Pretending innocence, I ask why all these high profile websites have their homepages covered in spinning images?
Okay, obviously enough, I’m messing with them. But how can I do that?
The answer is cross site scripting (“XSS”).
As such, I own your interaction with those sites. If I was malicious I could be harvesting your cookies from them, redirecting you to phishing sites, recording everything you type, or just snooping on everything you view. As an example of why someone might want to do this… in the case of these particular sites, stealing your cookies (
document.cookie) would let me post comments as you. I could thus spam those sites using legitimate accounts that I don’t have to go through the hassle of creating myself.
I’m not doing this, because that wouldn’t be nice. All I’m doing is reversing links and spinning images, because I think that’s cute.
In this case, all these sites have screwed up by including a little bit of HTML from an ad network (EyeWonder) on their site. This HTML accepts an arbitrary URL as a parameter, and loads it in a
<script> tag. This is quite a common way for ad networks to ruin your day, often in the name of “frame busting”.
If you’re wondering who might be vulnerable to this exact hole from this exact ad network, Google can help you with that. Hint: it’s a lot of sites. I just grabbed the first three big names to demonstrate with.

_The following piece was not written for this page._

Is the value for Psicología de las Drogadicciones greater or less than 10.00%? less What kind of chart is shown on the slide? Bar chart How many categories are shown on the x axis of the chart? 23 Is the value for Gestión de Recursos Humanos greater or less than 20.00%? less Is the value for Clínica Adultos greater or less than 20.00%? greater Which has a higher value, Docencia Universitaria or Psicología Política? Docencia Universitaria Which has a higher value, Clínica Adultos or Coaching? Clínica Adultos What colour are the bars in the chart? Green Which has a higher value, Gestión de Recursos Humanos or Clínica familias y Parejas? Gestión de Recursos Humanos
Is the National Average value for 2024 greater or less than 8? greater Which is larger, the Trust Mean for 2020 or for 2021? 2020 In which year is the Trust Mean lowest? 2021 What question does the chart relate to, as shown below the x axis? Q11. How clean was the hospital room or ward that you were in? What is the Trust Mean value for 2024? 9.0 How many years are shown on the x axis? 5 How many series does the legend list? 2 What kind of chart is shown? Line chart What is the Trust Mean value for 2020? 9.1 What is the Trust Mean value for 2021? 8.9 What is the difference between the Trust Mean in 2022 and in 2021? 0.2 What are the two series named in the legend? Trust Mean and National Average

Here’s the offending HTML:
This would actually be pretty easy to fix, note. A little bit of checking of the input, to restrict it to scripts hosted only on known-trusted domains would be enough to make exploiting it almost impossible. (I say “almost” because someone sufficiently resourceful might find one of these “trusted” domains isn’t as secure as they hoped and slip a script onto it. But it at least raises the bar.)

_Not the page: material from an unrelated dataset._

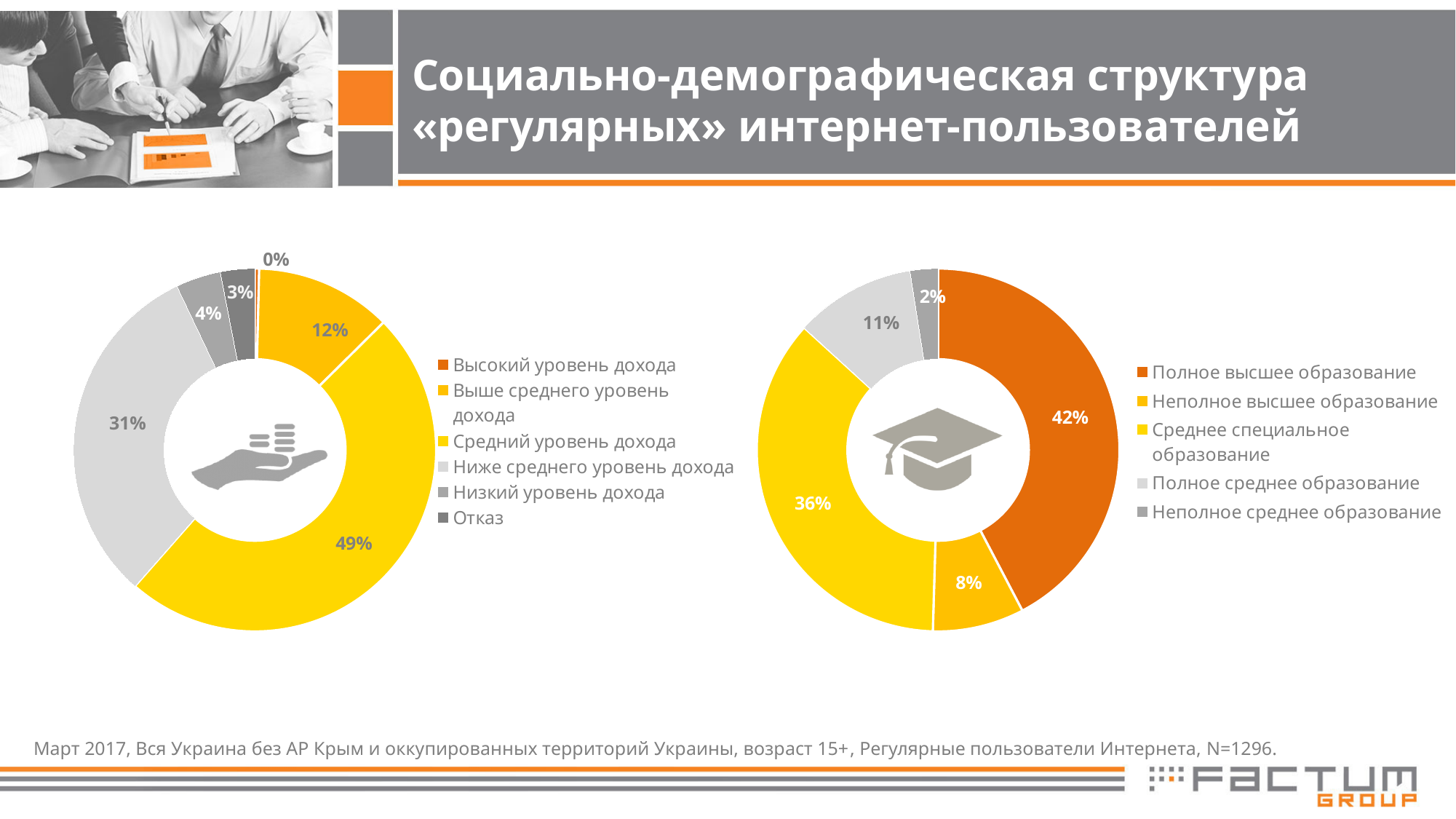
On the left chart, which income category has the largest share? Средний уровень дохода What type of chart is used on the right side of the slide? Doughnut (pie) chart On the right chart, which education category has the smallest share? Неполное среднее образование On the right chart, what share of regular internet users have full higher education (Полное высшее образование)? 42% On the left chart, what is the difference between the shares for 'Средний уровень дохода' and 'Ниже среднего уровень дохода'? 18% On the left chart, what is the value for 'Отказ'? 3% On the right chart, which is larger: 'Среднее специальное образование' or 'Полное среднее образование'? Среднее специальное образование On the left chart, which category has the smallest share? Высокий уровень дохода On the left chart, what percentage corresponds to 'Ниже среднего уровень дохода'? 31% How many categories does the legend of the left chart list? 6 On the right chart, what is the value for 'Неполное высшее образование'? 8% On the left chart, what share of regular internet users have a medium income level (Средний уровень дохода)? 49%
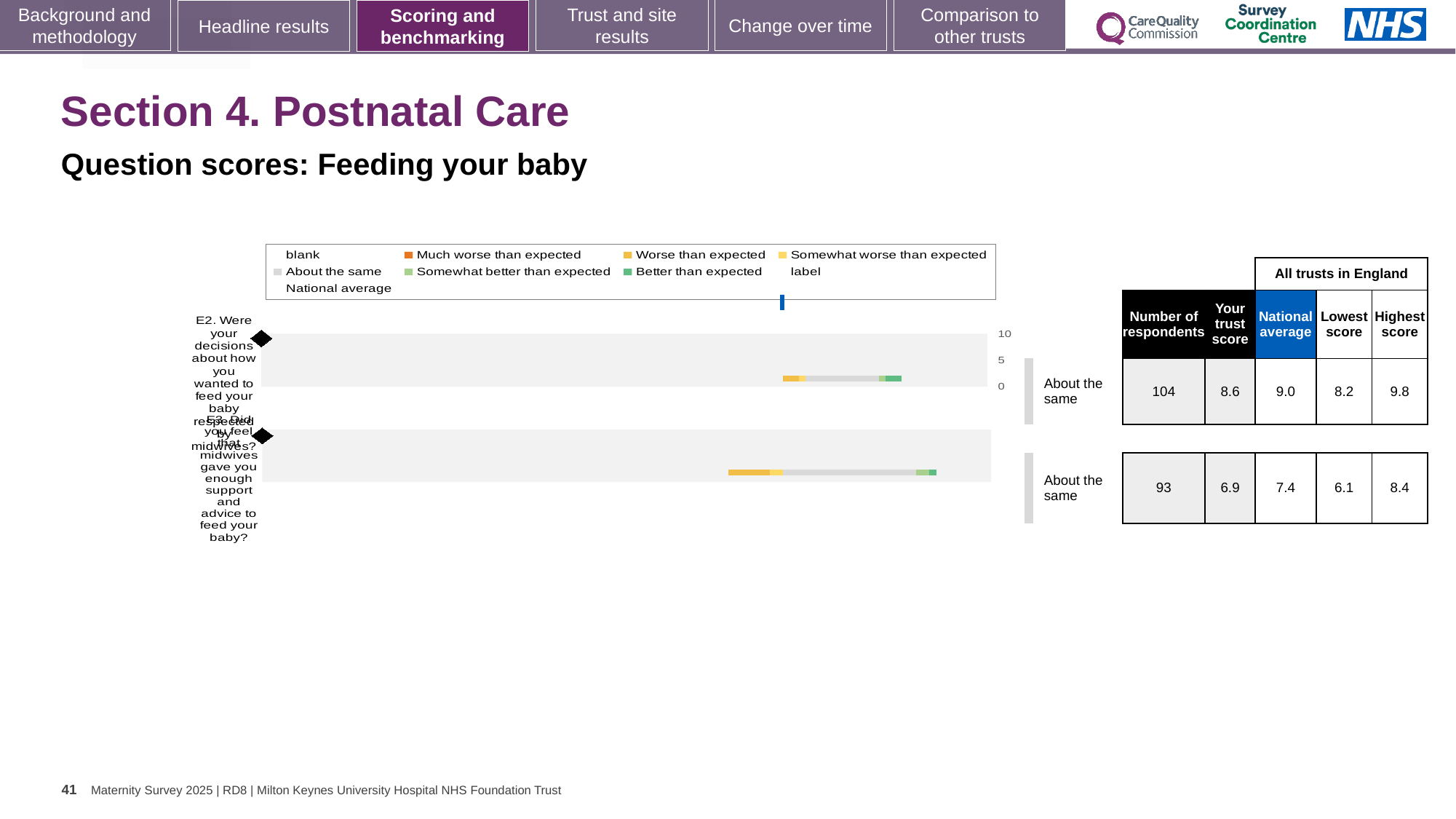
What is the trust score for question E2 (decisions about how you wanted to feed your baby respected by midwives)? 8.6 What is the lowest score among all trusts in England for question E2? 8.2 What benchmark category is shown for question E2? About the same What is the difference between the trust score and the national average for question E2? 0.4 What is the national average for question E3 (midwives gave you enough support and advice to feed your baby)? 7.4 Which question has the higher trust score, E2 or E3? E2 What kind of chart is used to show the question scores for Feeding your baby? bar chart What is the difference between the highest and lowest scores for question E3? 2.3 How many questions are plotted in the Feeding your baby chart? 2 What is the highest score among all trusts in England for question E3? 8.4 How many respondents answered question E2? 104 Is the trust score for question E3 greater or less than 5? greater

If you’re curious what I’m doing to make these pages spin, check out this gist which includes the spinner script. Essentially it’s just making an iframe which shows the root of the domain, and then manipulates the contents of that iframe, which it’s allowed to do because the script is running on the same domain.
In short: never trust user input. Also, don’t trust your ad networks to know/care about security.
This post brought to you by my coworker Paul Banks pointing out the existence of this fun little hole on CNN. I then added the spinning myself, because it looks nice and spectacular.